Q: The love interests in Relative Strangers—three men, Jett, Hari, and Brandon—have parallels to characters in Sense and Sensibility, but their circumstances vary. How did you make these characters your own?  
A: It was a fun exercise developing the male characters in Relative Strangers. Some are pretty similar to their counterparts in Austen’s original, while others are decidedly different. This is a topic I’d love to discuss with book clubs because I don’t want to give away any spoilers. Suffice it to say that I drew great inspiration from the “back story” of the 1995 movie adaptation.

Q: The life of the narrator, Amelia Bae-Wood, has completely unraveled. She even questions her mother’s positive perspective: “I give Mom a double take. Is that really how she perceives me, as a go-getter? I’m pretty sure most people would think of me as a screw-up, a stunted adolescent, Matthew McConaughey in Failure to Launch. Only someone who loves me as much as Mom would see me so charitably.” As you wrote, did you see Amelia charitably as well or wish that she would get her act together? 
A: Both! I adore all my characters in Relative Strangers but none more than Amelia. As someone who relates more naturally to Eleanor— the older, responsible, sensible sister—I loved being able to channel a different part of myself and imagine what it would be like to be impetuous, passionate, spontaneous. In many ways, Amelia has accomplished a great deal in her life, and yet she feels like an utter failure. I wanted to delve past Amelia’s charming, light-hearted exterior to understand her inner workings. I felt bad putting Amelia in such tough spots throughout the book, but it was a blast seeing her crawl her way out every time.

Q: The setting of Arcadia, a cancer retreat center where the Bae-Wood women temporarily reside, sounds beautiful with its location right on the Pacific Ocean. Is it a homage of sorts to your Bay Area connections?
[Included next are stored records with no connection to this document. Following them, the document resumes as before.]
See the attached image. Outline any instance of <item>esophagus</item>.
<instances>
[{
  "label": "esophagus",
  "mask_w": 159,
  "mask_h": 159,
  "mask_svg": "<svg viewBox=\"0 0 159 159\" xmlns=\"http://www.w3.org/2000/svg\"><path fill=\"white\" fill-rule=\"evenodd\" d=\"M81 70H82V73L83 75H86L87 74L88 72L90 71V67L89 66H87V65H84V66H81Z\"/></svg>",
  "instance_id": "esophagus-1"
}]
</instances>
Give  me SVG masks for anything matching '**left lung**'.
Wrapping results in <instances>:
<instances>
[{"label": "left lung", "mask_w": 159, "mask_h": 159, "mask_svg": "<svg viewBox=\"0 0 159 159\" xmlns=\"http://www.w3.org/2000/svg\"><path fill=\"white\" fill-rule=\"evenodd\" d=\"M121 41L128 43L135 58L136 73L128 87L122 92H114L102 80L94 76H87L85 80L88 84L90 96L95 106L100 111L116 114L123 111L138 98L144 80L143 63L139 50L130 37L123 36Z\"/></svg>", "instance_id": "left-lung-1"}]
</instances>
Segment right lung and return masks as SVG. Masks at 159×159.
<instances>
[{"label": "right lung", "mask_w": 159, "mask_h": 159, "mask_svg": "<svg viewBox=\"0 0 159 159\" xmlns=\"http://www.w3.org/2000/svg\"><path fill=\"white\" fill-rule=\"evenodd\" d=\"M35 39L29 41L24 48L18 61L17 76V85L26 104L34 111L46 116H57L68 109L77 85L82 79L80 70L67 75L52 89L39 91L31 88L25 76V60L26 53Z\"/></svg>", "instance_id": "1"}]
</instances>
If yes, how so? 
A: Arcadia is inspired by an actual place: Commonweal, a cancer retreat center in Bolinas, California, which is even more beautiful than described in the book. Nearly 20 years ago, when my sons were just 3 and 6, I was diagnosed with Stage 2 breast cancer. I worried that I would die and my children wouldn’t even remember me. I distinctly remember one of the women in my cancer support group had just gotten back from a week-long retreat at Commonweal and described it as “transformative.” Several years later, I was lucky enough to visit Commonweal myself and confirm her assessment. Relative Strangers is my love letter to Commonweal and the many wonderful friends I’ve made (and lost) on my cancer journey.

Q: What is on your stack to read? 
A: Right now, I’m preparing to go on tour with Relative Strangers, so I am trying to catch up on books written by my “in conversation” partners and fellow panelists. I just finished All the Right Notes by Dominic Lim and Johanna Porter Is Not Sorry by Sara Read—both so good! I have started Still True by Maggie Ginsberg, and am eager to dive into The Storm We Made by Vanessa Chan, Monsters We Have Made by Lindsay Starck, and Secrets of a Scottish Isle by Erica Ruth Neubauer.

Q: Where are you going next with your writing?  
A: I’ve already written another manuscript—a moody novel about a Korean American woman who goes missing and whose stoic husband is on trial for her murder—and need to edit it into shape. With my book tour and other as-yet-unannounced events coming up, however, I’m having trouble finding the time. Wish me luck!

Martha Stuit is a former reporter and current librarian.

A.H. Kim will be in conversation with Camille Pagán at Literati Bookstore in Ann Arbor on Tuesday, April 2, at 6:30 pm.